*** Text section Section Begins ***
Since its creation, Te Kōhatu Hāngī Cooker has proven to be popular with whānau and marae in Aotearoa, with an increasing demand for the cooker from overseas markets.
Last year Hone Tipene (Tainui, Ngāti Awa) developed an ambitious business plan to target the Australian market. If successful, there is potential to eventually make Te Kōhatu Hāngī Cookers a seven-figure company. This success is reflected in the 90 per cent of pre sales.
“I have orders from Australia that triples my expected business growth targets,” said Hone.
He says without the support of whānau, community groups and organisations, his journey would have been a much harder and longer one. But no matter what, he says to dream, to believe, to be determined and to ask. “It’s unbelievable how many people are willing to help you if you have passion and believe in what you are doing.”
“SteelFab Engineering Limited allowed me to use their workshop for over a year, and provided invaluable mentoring. Fred Quilter of Q Transport let me use his yard and forklifts to load our export containers. Jennifer Patterson of Venture Taranaki helped with intellectual property issues and continues to assist my business.”
Hone is quick to recognise the support and networking opportunities his business has received through the Māori Business Facilitation Service led by Te Puni Kōkiri.
“The process of working with the Māori Business Facilitation Service connected me with people to help build my business case. I have been lucky to be mentored by Amokura Panoho and I Studios who have offered me a range of skills and expertise such as marketing, sales, website construction and video production.”
He admits the hāngī cooker is not a new idea and by no means is taking claim as inventor of the above ground hāngi cookers. His wife’s father has been using volcanic rocks in hāngī cookers for decades. Rather he has put together a new and improved stainless cooker design that improves efficiency and produces delicious hāngī meals every time.
“I was always curious about engineering and mechanics. I pulled my first car apart when I was fifteen years old. Working with my hands and problem solving to make it work better are key factors for my success today. Not to mention the complete support of my wife and her whānau,” says Hone.
In 2011, Hone needed medical treatment so his whānau relocated to Taranaki and surrounded themselves with whānau. The next 18 months gave Hone the time to develop his idea with the added support of local businesses and community groups.
“The success of Te Kōhatu Hāngī Cookers has meant that we can support our local community. The Waitara kaumātua group have been commissioned to supply basket covers and outdoor covers, as well as t-shirts, caps and mittens. We also employ six staff full time. Being able to give back is so rewarding,” says Hone.
“I love being Māori and with everyone’s help I have developed a business kaupapa quintessential to Māori. I meet new customers under the korowai of tikanga. We get to know one another before any business is discussed. There is a uniqueness in how Māori do business and it is attracting interest from customers.”
Te Kōhatu Hāngī Cookers currently builds two domestic models, and three commercial models that can cater for 100 to 300 people. This year they added a new mobile trailer cooker that can cater for up to 750 people.
*** Text section Section Ends ***
*** Given records Section Begins ***
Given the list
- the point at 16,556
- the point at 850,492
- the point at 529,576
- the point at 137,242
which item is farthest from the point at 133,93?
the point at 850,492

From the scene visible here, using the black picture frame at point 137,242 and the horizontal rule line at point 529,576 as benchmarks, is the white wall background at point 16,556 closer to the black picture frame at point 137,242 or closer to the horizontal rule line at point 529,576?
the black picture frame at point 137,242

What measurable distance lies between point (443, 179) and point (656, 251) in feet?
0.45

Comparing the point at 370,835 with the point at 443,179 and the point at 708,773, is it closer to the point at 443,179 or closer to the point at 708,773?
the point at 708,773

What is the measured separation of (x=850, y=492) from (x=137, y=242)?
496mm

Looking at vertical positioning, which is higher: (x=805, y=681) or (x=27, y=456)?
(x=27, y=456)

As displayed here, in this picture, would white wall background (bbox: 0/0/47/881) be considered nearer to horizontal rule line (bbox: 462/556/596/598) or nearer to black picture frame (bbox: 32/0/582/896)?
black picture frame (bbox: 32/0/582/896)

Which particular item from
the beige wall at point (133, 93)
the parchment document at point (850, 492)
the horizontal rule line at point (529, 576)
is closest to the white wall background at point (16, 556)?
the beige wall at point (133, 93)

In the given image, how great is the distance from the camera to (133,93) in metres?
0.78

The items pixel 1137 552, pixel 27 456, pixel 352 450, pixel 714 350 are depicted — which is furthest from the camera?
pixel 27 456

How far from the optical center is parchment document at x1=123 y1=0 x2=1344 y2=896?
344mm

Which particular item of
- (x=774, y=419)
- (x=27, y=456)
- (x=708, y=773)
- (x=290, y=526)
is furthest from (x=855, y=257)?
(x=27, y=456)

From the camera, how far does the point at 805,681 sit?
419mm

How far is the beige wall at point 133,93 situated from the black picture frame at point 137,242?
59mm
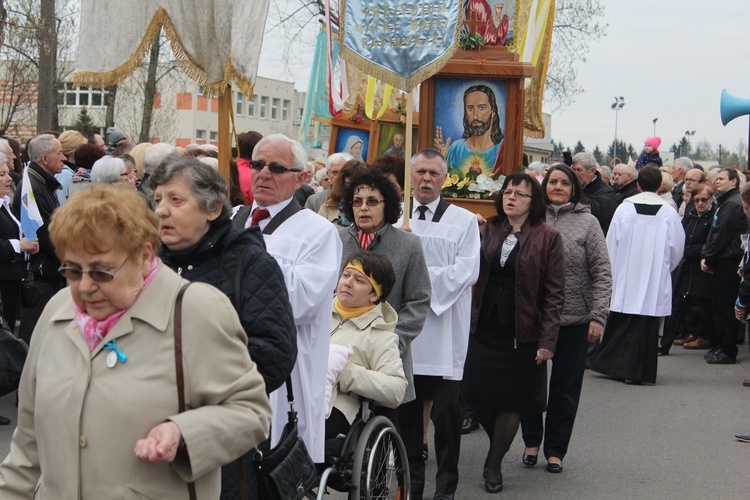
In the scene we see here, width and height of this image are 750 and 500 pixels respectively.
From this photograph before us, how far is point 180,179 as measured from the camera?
3863 mm

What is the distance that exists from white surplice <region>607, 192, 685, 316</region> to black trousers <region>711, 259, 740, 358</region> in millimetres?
1406

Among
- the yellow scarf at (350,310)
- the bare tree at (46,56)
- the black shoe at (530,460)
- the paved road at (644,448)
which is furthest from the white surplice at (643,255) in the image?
the bare tree at (46,56)

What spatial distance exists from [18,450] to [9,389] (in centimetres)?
156

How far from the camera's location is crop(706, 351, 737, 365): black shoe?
1237 cm

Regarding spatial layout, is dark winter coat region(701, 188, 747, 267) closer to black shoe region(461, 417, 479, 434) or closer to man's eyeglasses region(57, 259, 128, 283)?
black shoe region(461, 417, 479, 434)

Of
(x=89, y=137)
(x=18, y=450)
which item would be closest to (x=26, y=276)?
(x=89, y=137)

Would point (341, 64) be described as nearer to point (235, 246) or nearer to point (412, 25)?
point (412, 25)

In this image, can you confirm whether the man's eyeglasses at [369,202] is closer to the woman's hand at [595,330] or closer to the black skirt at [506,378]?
the black skirt at [506,378]

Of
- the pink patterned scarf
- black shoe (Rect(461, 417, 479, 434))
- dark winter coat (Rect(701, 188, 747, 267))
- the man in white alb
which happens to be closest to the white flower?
black shoe (Rect(461, 417, 479, 434))

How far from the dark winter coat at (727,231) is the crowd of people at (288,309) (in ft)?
3.98

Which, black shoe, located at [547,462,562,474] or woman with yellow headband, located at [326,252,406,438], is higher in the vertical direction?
woman with yellow headband, located at [326,252,406,438]

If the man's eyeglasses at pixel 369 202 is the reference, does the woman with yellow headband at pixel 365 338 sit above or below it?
below

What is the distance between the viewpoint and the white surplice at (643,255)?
36.6ft

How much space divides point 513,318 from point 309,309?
271 cm
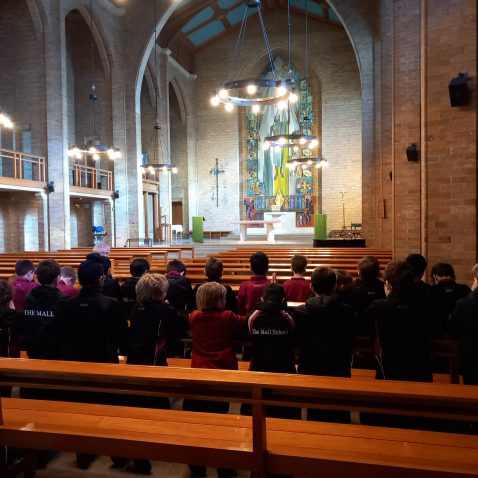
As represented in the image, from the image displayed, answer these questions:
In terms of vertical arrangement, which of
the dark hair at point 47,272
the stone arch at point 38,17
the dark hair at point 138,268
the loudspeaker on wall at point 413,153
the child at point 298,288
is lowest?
the child at point 298,288

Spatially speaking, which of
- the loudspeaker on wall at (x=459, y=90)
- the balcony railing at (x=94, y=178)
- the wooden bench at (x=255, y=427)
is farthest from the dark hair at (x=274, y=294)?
the balcony railing at (x=94, y=178)

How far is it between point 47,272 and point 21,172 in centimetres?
1144

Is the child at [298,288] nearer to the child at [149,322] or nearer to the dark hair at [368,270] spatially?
the dark hair at [368,270]

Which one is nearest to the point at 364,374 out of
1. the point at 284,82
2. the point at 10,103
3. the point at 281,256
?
the point at 281,256

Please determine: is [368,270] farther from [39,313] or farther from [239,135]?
[239,135]

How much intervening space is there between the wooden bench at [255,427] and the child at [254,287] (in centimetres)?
155

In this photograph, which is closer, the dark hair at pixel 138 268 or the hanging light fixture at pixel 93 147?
the dark hair at pixel 138 268

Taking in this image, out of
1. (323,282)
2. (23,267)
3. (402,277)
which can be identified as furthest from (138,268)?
(402,277)

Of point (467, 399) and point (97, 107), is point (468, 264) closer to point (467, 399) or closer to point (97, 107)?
point (467, 399)

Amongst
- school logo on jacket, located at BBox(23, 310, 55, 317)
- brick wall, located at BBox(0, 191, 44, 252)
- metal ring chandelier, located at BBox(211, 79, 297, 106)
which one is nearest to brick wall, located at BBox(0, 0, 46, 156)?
brick wall, located at BBox(0, 191, 44, 252)

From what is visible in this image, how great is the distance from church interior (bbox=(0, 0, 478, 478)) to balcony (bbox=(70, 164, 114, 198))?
9cm

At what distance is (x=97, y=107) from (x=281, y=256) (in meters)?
12.2

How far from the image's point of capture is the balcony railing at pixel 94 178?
16.7m

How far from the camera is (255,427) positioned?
1.84 metres
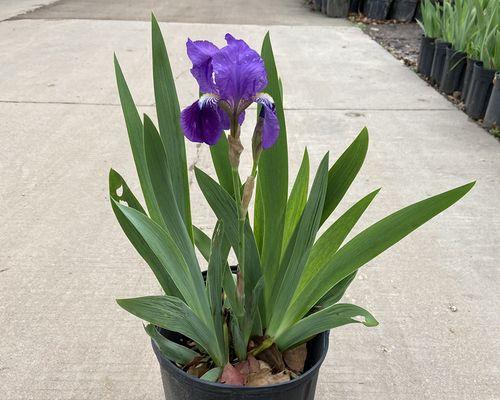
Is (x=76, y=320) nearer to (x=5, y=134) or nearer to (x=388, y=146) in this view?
(x=5, y=134)

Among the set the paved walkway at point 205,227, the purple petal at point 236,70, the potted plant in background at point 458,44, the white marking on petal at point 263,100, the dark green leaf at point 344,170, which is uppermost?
the purple petal at point 236,70

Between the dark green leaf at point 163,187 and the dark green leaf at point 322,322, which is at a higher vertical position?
the dark green leaf at point 163,187

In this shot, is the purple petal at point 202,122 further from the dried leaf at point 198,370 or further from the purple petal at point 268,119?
the dried leaf at point 198,370

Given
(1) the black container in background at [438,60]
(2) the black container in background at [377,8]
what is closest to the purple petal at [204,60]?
(1) the black container in background at [438,60]

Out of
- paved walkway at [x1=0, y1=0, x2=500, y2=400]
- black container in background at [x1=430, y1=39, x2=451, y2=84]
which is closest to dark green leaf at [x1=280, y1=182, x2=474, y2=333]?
paved walkway at [x1=0, y1=0, x2=500, y2=400]

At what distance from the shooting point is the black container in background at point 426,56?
14.3 feet

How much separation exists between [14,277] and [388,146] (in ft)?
7.09

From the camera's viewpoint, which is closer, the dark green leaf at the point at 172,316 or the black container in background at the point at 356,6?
the dark green leaf at the point at 172,316

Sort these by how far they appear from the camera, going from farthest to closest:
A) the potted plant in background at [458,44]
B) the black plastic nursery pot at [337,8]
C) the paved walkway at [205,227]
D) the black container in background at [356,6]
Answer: the black container in background at [356,6] → the black plastic nursery pot at [337,8] → the potted plant in background at [458,44] → the paved walkway at [205,227]

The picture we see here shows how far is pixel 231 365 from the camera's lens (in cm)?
110

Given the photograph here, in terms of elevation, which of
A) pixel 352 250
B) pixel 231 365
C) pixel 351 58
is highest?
pixel 352 250

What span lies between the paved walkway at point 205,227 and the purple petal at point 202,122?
89 centimetres

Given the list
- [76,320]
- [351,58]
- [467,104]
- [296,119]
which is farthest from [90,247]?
[351,58]

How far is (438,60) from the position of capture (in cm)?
416
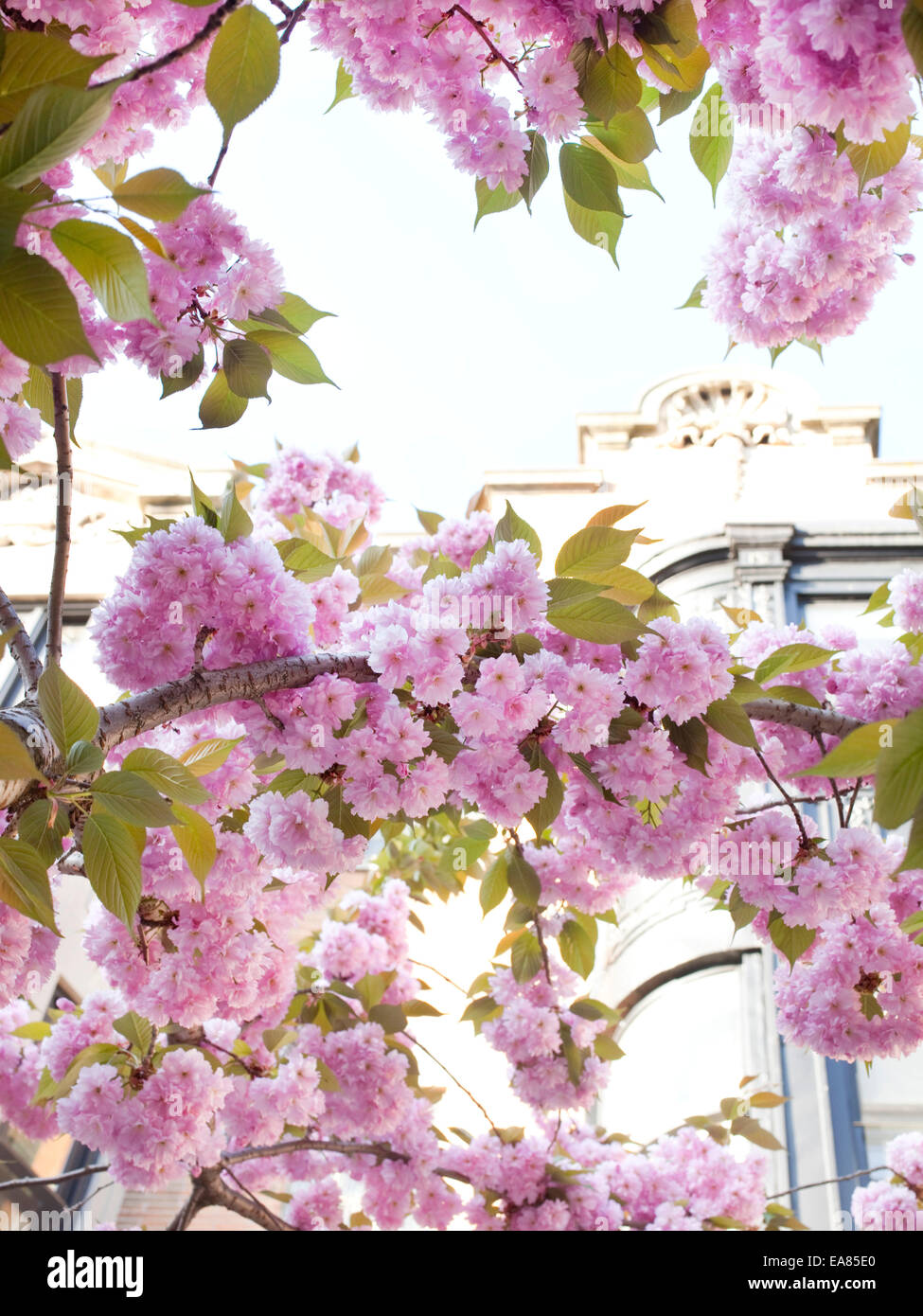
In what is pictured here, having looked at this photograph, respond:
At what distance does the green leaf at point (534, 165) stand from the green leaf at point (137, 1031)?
*** Given records Section Ends ***
#### [Tasks to complete]
(1) In the article on Te Kōhatu Hāngī Cookers, what items was the Waitara kaumātua group commissioned to supply? List every one.
(2) Reproduce the part of the article on Te Kōhatu Hāngī Cookers between "He says without" and "Te Puni Kōkiri.", inclusive.

#### [Response list]
(1) Basket covers, outdoor covers, t-shirts, caps, and mittens.

(2)
He says without the support of whānau, community groups and organisations, his journey would have been a much harder and longer one. But no matter what, he says to dream, to believe, to be determined and to ask. “It’s unbelievable how many people are willing to help you if you have passion and believe in what you are doing.”
“SteelFab Engineering Limited allowed me to use their workshop for over a year, and provided invaluable mentoring. Fred Quilter of Q Transport let me use his yard and forklifts to load our export containers. Jennifer Patterson of Venture Taranaki helped with intellectual property issues and continues to assist my business.”
Hone is quick to recognise the support and networking opportunities his business has received through the Māori Business Facilitation Service led by Te Puni Kōkiri.